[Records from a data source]
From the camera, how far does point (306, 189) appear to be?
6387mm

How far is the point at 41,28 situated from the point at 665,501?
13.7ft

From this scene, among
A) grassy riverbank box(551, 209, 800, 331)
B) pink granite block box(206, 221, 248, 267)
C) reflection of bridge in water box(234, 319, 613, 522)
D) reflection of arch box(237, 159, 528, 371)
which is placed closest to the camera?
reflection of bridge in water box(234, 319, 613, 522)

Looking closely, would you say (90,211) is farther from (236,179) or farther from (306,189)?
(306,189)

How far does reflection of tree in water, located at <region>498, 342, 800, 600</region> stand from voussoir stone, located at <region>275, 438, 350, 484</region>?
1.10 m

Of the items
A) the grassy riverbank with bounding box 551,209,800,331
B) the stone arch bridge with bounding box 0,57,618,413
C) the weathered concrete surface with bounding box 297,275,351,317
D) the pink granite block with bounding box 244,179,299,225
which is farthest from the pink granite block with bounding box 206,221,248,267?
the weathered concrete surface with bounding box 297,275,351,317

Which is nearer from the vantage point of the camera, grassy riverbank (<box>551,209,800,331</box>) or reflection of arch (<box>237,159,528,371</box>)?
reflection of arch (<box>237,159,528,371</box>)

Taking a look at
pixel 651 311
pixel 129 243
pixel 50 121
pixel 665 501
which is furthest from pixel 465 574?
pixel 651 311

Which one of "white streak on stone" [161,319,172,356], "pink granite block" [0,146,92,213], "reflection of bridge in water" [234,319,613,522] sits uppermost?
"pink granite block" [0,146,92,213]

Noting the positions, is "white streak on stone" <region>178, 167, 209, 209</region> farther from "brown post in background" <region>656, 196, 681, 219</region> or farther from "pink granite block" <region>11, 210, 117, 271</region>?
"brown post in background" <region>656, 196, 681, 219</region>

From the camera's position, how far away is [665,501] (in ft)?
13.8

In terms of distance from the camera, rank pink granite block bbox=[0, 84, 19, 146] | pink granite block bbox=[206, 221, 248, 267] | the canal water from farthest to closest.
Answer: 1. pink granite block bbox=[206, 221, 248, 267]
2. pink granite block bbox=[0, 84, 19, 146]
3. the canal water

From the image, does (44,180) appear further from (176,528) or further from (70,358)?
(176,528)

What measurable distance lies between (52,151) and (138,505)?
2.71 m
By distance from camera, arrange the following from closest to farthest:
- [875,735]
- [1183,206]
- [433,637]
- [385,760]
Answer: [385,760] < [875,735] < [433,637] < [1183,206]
...
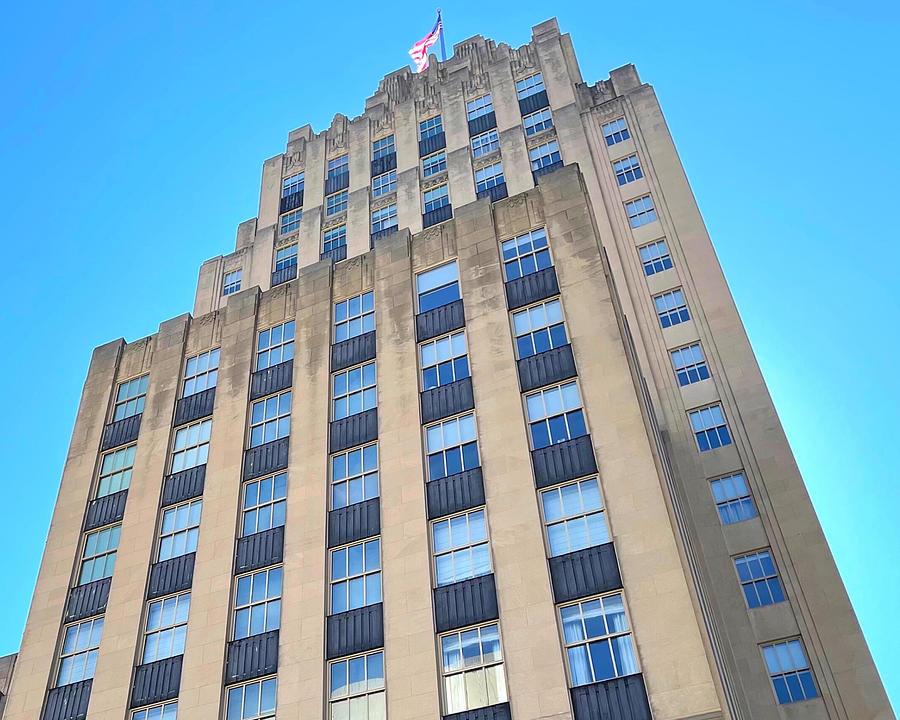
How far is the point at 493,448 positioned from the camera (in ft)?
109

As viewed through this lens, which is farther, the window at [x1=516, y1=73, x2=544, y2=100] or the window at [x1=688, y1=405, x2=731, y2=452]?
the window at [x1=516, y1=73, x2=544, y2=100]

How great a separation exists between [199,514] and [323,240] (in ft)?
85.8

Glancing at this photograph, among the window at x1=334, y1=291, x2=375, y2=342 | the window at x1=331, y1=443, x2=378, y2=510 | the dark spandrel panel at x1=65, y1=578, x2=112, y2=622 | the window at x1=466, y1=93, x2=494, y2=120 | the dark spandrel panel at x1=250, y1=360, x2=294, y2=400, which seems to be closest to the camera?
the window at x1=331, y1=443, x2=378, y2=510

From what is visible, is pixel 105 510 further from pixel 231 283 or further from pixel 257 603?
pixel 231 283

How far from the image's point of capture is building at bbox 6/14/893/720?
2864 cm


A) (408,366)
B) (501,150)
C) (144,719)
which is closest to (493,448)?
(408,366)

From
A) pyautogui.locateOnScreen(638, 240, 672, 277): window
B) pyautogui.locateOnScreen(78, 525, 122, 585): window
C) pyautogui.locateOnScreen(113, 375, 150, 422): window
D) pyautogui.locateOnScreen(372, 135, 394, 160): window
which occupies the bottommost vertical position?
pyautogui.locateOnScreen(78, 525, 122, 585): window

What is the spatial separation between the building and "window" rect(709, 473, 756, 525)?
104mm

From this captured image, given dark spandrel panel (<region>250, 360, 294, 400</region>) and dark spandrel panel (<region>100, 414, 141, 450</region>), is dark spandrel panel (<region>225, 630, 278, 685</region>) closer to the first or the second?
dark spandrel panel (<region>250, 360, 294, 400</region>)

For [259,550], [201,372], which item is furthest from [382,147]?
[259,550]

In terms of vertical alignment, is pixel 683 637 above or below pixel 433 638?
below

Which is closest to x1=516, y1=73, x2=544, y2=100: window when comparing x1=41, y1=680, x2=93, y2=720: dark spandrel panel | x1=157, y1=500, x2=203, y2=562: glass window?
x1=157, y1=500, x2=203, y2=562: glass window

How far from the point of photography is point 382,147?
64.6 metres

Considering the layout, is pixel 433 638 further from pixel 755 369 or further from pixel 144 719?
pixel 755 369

* [Problem] Copy the lines above exactly as they appear, beginning at the line that contains "From this scene, among" and stopping after the line that contains "which is placed closest to the camera?".

* [Written answer]
From this scene, among
A) grassy riverbank box(551, 209, 800, 331)
B) pink granite block box(206, 221, 248, 267)
C) reflection of bridge in water box(234, 319, 613, 522)
D) reflection of arch box(237, 159, 528, 371)
which is placed closest to the camera?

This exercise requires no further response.